Também o percurso de Machado de Assis é singular e polifacetado: intelectual e amante das artes, estudou numa pequena escola de subúrbio pobre, ajudou nas missas católicas, e aprendeu francês com um padeiro imigrante; tornou-se frequentador assíduo de uma livraria que vendia chás, porcas e parafusos, remédios, tabaco, e que servia de local de reunião para os membros da Sociedade Petalógica (sim, vem do termo “peta”, ou seja, mentira): “Lá se discutia de tudo, desde a retirada de um ministro até à pirueta da dançarina da moda, desde o dó do peito de Tamberlick até os discursos do Marquês do Paraná”, escreveu ele mais tarde. Aos 17 anos, começou a trabalhar como tipógrafo e revisor de imprensa, emprego que determinaria o seu futuro como escritor.
Machado de Assis não teve filhos, mas alguns dos seus textos revelam-nos muitas infâncias e crescimentos difíceis: em “Conto de escola”, oferece-nos o retrato de uma escola de 1840, em que um rapazinho, Pilar, é confrontado com desafios de corrupção e delação; um outro conto, “História comum”, é um apólogo que nos obriga a refletir sobre a ascensão social, tendo como protagonista um… alfinete; em “O caso da vara” encontramos Damião, um jovem seminarista em luta com uma carreira eclesiástica que é obrigado a seguir por imposição de seu pai.
Conta-se ainda que Machado de Assis e sua mulher, Carolina, tinham uma cadela chamada Graziela. Carolina alimentava-a com sopas de leite e tricotava-lhe casaquinhos de lã. Após a morte da cadela, certo dia, em 1883, e morando o casal no nº. 18 da Rua do Cosme Velho, uma menina de 12 anos, sua vizinha, ter-lhes-á oferecido um gatinho. Eis aqui a deliciosa carta de agradecimento que o escritor enviou, escrevendo em nome do próprio bichano:
D. Alba,
Só agora posso pegar na pena e escrever-lhe para agradecer o obséquio que me fez mandando-me de presente ao velho amigo Machado.
No primeiro dia não pude conhecer bem este cavalheiro; ele buscava-me com palavrinhas doces e estalinhos, mas eu fugia-lhe com medo e metia-me pelos cantos ou embaixo dos aparadores.

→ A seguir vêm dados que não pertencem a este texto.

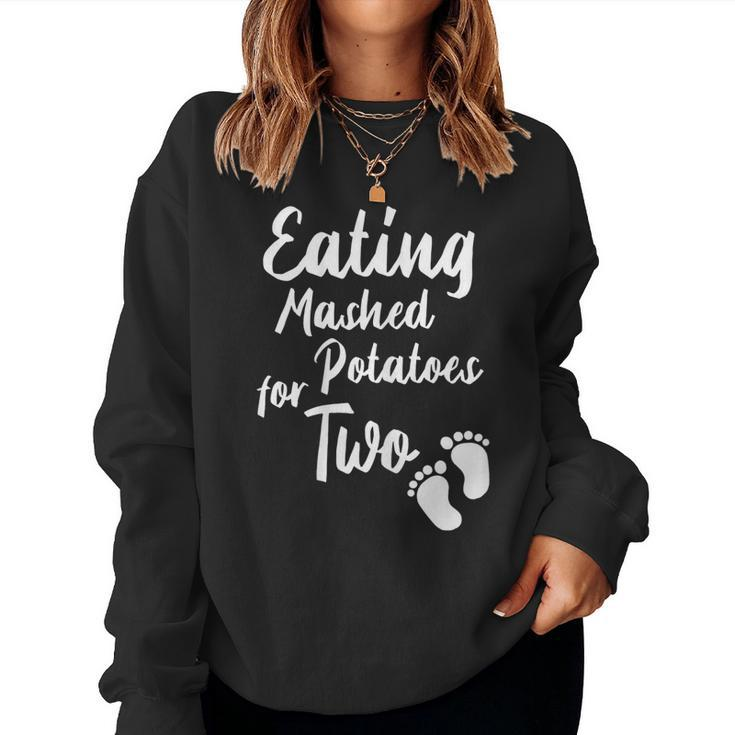 Eating Mashed Potatoes For Two Thanksgiving Pregnancy Women Sweatshirt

No segundo dia já me aproximava, mas ainda cauteloso. Agora corro para ele sem receio, trepo-lhe aos joelhos e às costas, ele coça-me, diz-me graças, e, se não mia como eu, é porque lhe custa, mas espero que chegue até lá.

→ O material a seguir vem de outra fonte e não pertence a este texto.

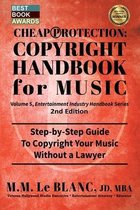 Entertainment Industry Handbook- CHEAP PROTECTION COPYRIGHT HANDBOOK FOR MUSIC, 2nd Edition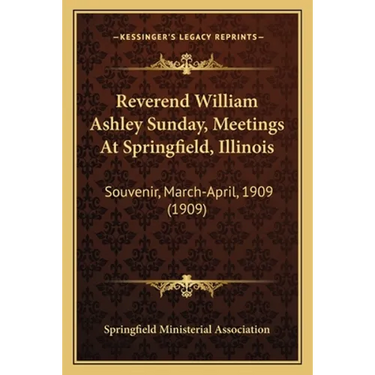 Reverend William Ashley Sunday, Meetings At Springfield, Illinois: Souvenir, March-April, 1909 (1909)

Só não consente que eu trepe à mesa, quando ele almoça ou janta, mas conserva-me nos joelhos e eu puxo-lhe os cordões do pijama.
A minha vida é alegre. Bebo leite, caldo de feijão e de sopa, com arroz, e já provei alguns pedaços de carne. A carne é boa; não creio, porém, que valha a de um camundongo, mas camundongo é que não há aqui, por mais que os procure. Creio que desconfiaram que há mouro na costa, e fugiram.

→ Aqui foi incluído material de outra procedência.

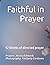 Faithful in Prayer: 52 Week...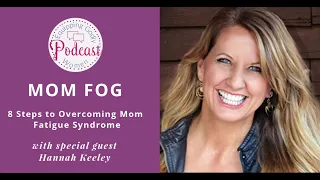 Mom Fog: 8 Steps to Overcoming Mom Fatigue Syndrome with Hannah Keeley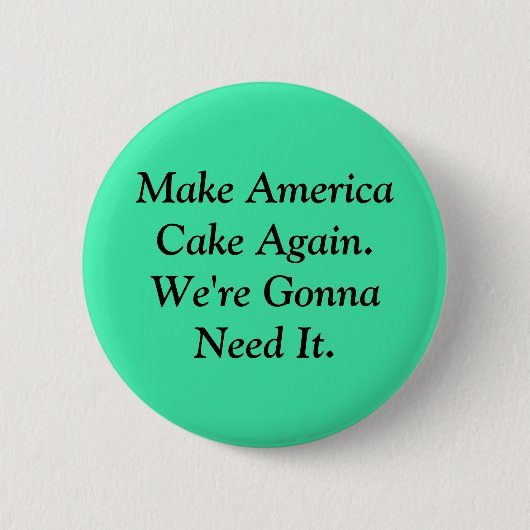 Lassen Sie Amerika wieder zusammenbacken Button (Vorderseite)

Quando virá ver-me? Eu não me canso de ouvir ao Machado que a senhora é muito bonita, muito meiga, muito graciosa, o encanto de seus pais.
E seus pais, como vão? Já terão descido de Petrópolis? Dê-lhes lembranças minhas, e não esqueças este jovem…
Gatinho preto.
Esta missiva surgiu publicada pela primeira vez no artigo “Radiografia de Machado de Assis”, da autoria do Professor Gladstone Chaves de Melo (1917-2001), datado de outubro de 1986, na Carta Mensal, editada pelo Orgão do Conselho Técnico da Confederação Nacional do Comércio.